Aaron Liu (Jan 08 2026 at 23:57):
I guess most of the Finite stuff depends on them indirectly
Violeta Hernández (Jan 09 2026 at 00:05):
I think you could add this specialization in the same file that CutExpand is defined in. And then you don't need to think about multisets anymore.
Violeta Hernández (Jan 09 2026 at 00:07):
(I guess your work would still depend on them, but yeah, that's technically true of anything involving Finite)
Aaron Liu (Jan 09 2026 at 02:16):
well I generalize the finiteness out of it
import Mathlib
example {ι α : Type*} {r : (ι → α) → (ι → α) → Prop} (hr : WellFounded r)
-- there are very many ways to state this condition
(perm : ∀ i j, ∀ e : ι ≃ ι, r i (j ∘ e) → r i j)
{motive : (ι → α) → Prop} (ind : ∀ i, (∀ j, r j i → ∀ e : ι ≃ ι, motive (j ∘ e)) → motive i)

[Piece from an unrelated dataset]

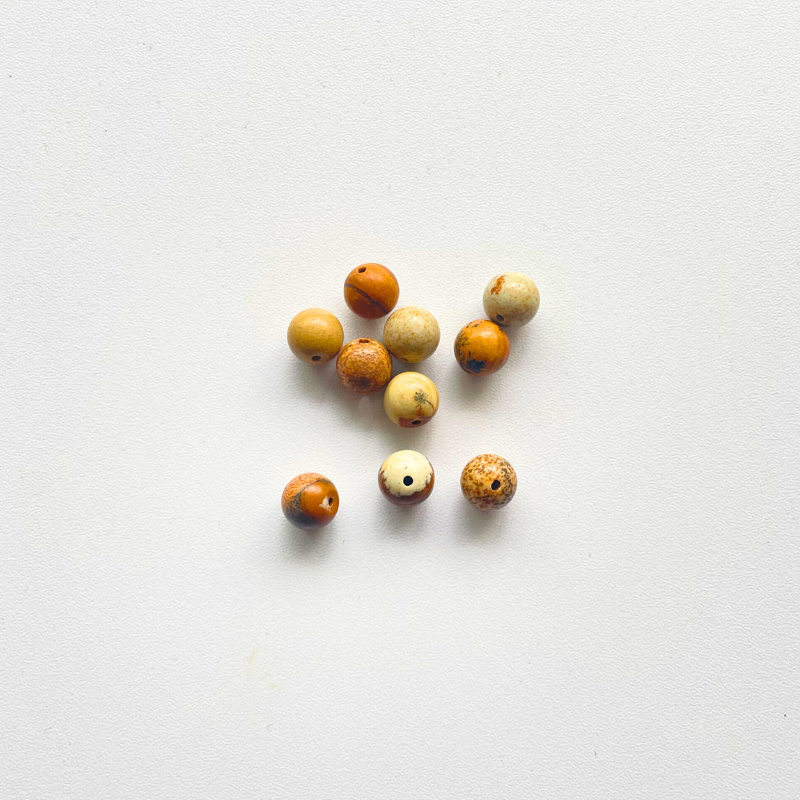 Perles Jaspe Paysage 8 mm x10 pierre naturelle trou 1 mm pour micro-macramé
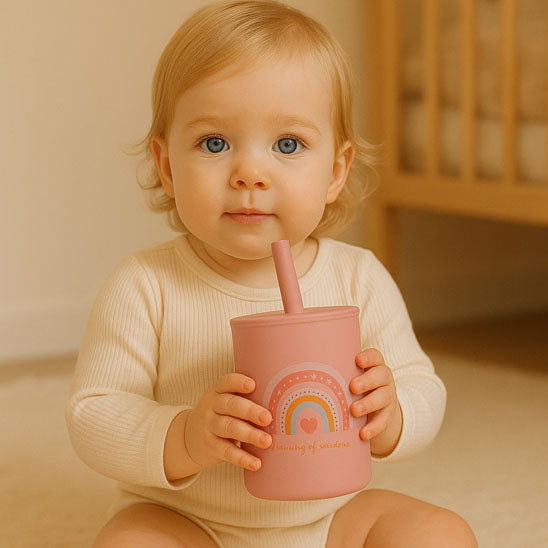 Verre bébé divertissant rose pâle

(i : ι → α) : motive i := by
change motive (i ∘ Equiv.refl ι)
generalize Equiv.refl ι = e
induction i using hr.induction generalizing e with | _ i ih
exact ind (i ∘ e) fun j hj => ih j (perm j i e hj)
Aaron Liu (Jan 09 2026 at 02:17):
finite is only necessary to show the well founded lt
Last updated: Feb 28 2026 at 14:05 UTC